(Records taken from a dataset)

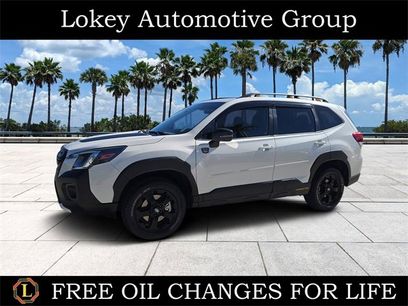 Certified 2024 Subaru Forester Wilderness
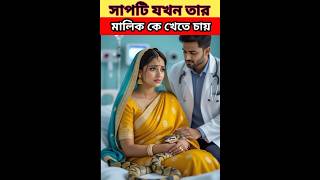 সাপের সাথে বন্ধুত্ব করা এক মহিলার গল্প #quran #vairal #ytshorts #trendingshorts #almas #shorts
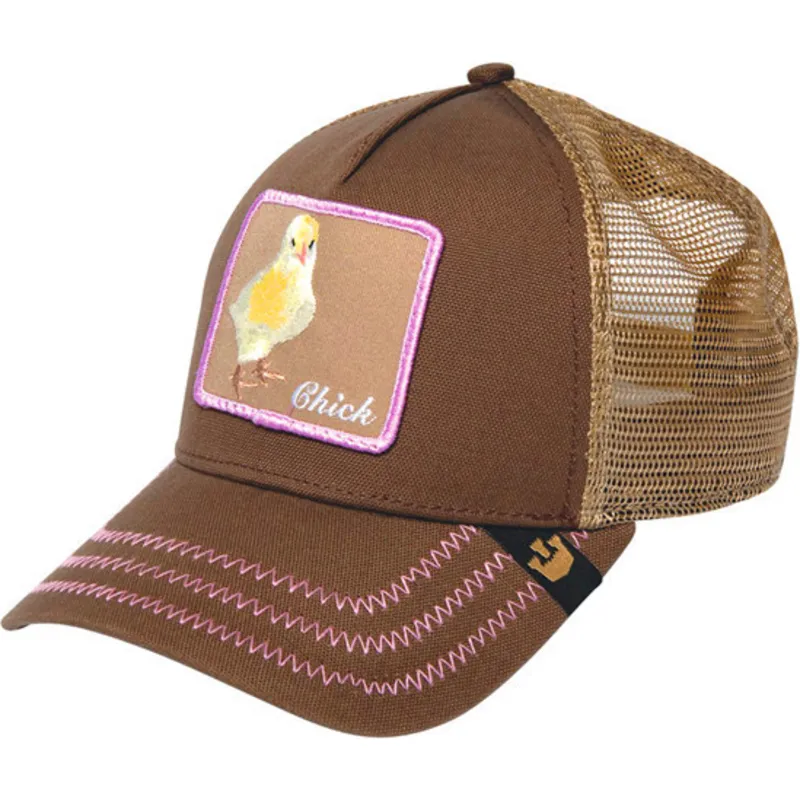 kapa-zaobljena-smeda-snapback-chicky-boom-the-farm-goorin-bros kapa-zaobljena-smeda-snapback-chicky-boom-the-farm-goorin-bros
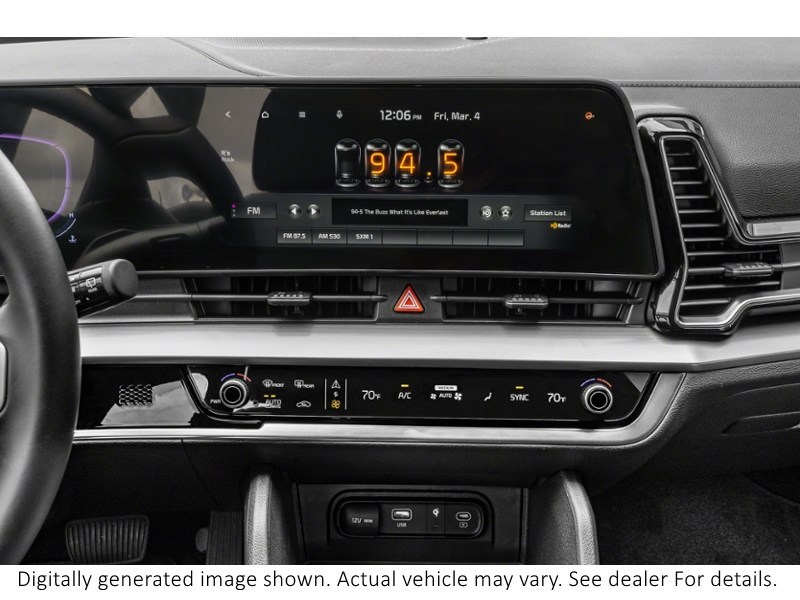 2025 Kia Sportage EX AWD Interior Shot 2
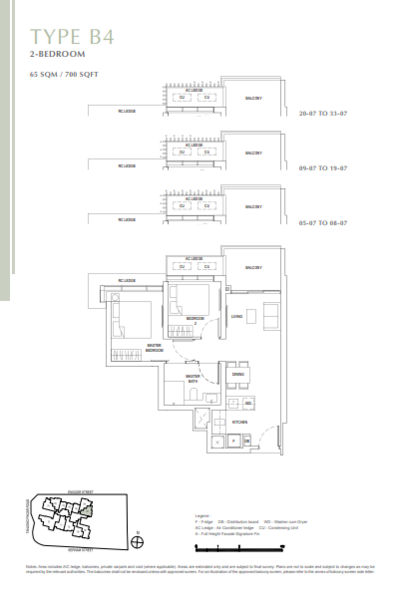 One Bernam, 1 Bernam Street, 2 Bedrooms, 700 sqft, Condominium For Rent, by Alvin Chung, 60173766 - PropertyGuru.com.sg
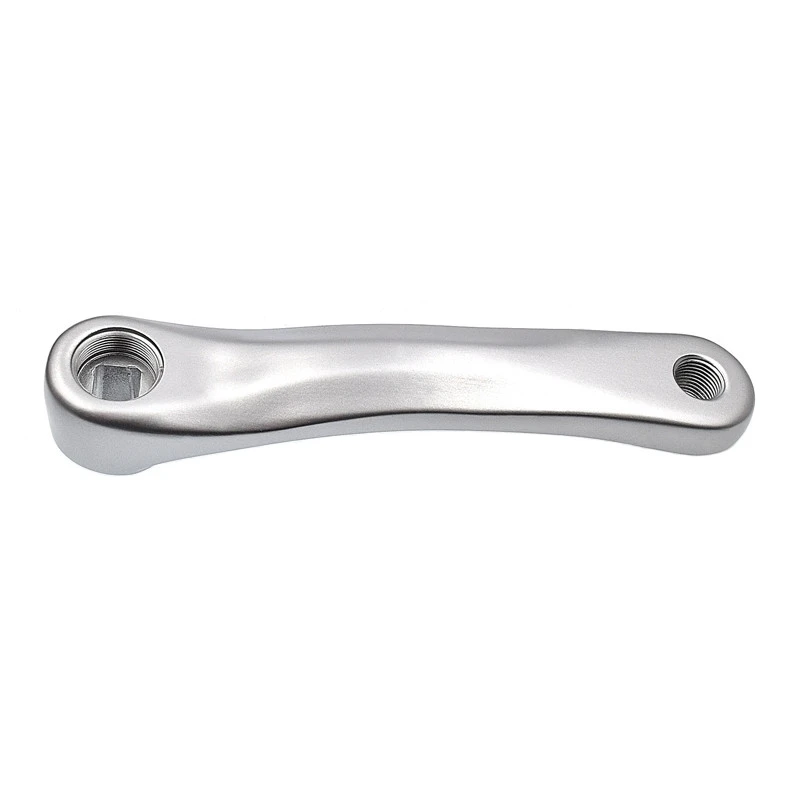 Manivelle Gauche De Pédalier Vélo 152 Mm En Aluminium 3 Manivelle Gauche De Pédalier Vélo 152 Mm En Aluminium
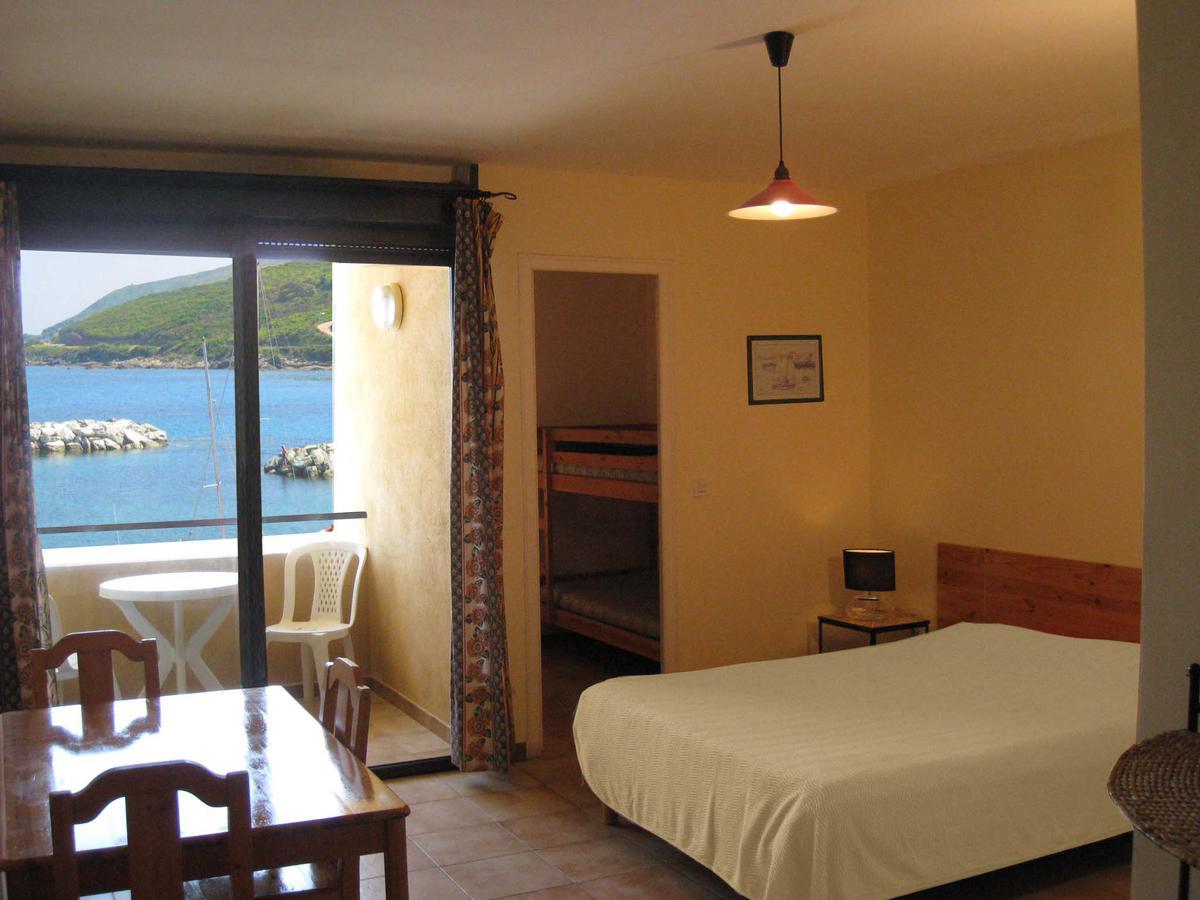 La Marine Hotel Luri Exterior photo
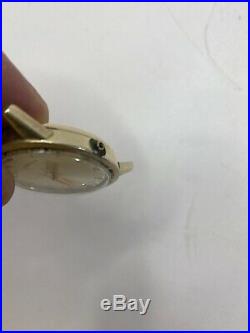 Rolex Perpetual Vintage Mid Size FOR PARTS OR REPAIR 14 K Gold Filled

## EXERCISE DIRECTIONS
Rewrite the listing from its first line through the line containing "2025 Kia Sportage EX AWD Interior Shot 2", changing "Subaru" to "Toyota" and keeping everything else the same. Leave the pictures out of your answer.

## OUTPUT OF THE EXERCISE
 Certified 2024 Toyota Forester Wilderness
 সাপের সাথে বন্ধুত্ব করা এক মহিলার গল্প #quran #vairal #ytshorts #trendingshorts #almas #shorts
 kapa-zaobljena-smeda-snapback-chicky-boom-the-farm-goorin-bros kapa-zaobljena-smeda-snapback-chicky-boom-the-farm-goorin-bros
 2025 Kia Sportage EX AWD Interior Shot 2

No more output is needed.